**EXERCISE DESCRIPTION**
In full and without changes, output the data.

━━━ GIVEN RECORDS

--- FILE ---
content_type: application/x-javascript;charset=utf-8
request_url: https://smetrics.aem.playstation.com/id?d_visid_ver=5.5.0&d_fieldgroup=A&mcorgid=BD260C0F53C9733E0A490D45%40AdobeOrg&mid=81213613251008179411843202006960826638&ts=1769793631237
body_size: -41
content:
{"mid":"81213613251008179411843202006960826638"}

━━━━━━

**RESPONSE BELOW**
--- FILE ---
content_type: application/x-javascript;charset=utf-8
request_url: https://smetrics.aem.playstation.com/id?d_visid_ver=5.5.0&d_fieldgroup=A&mcorgid=BD260C0F53C9733E0A490D45%40AdobeOrg&mid=81213613251008179411843202006960826638&ts=1769793631237
body_size: -41
content:
{"mid":"81213613251008179411843202006960826638"}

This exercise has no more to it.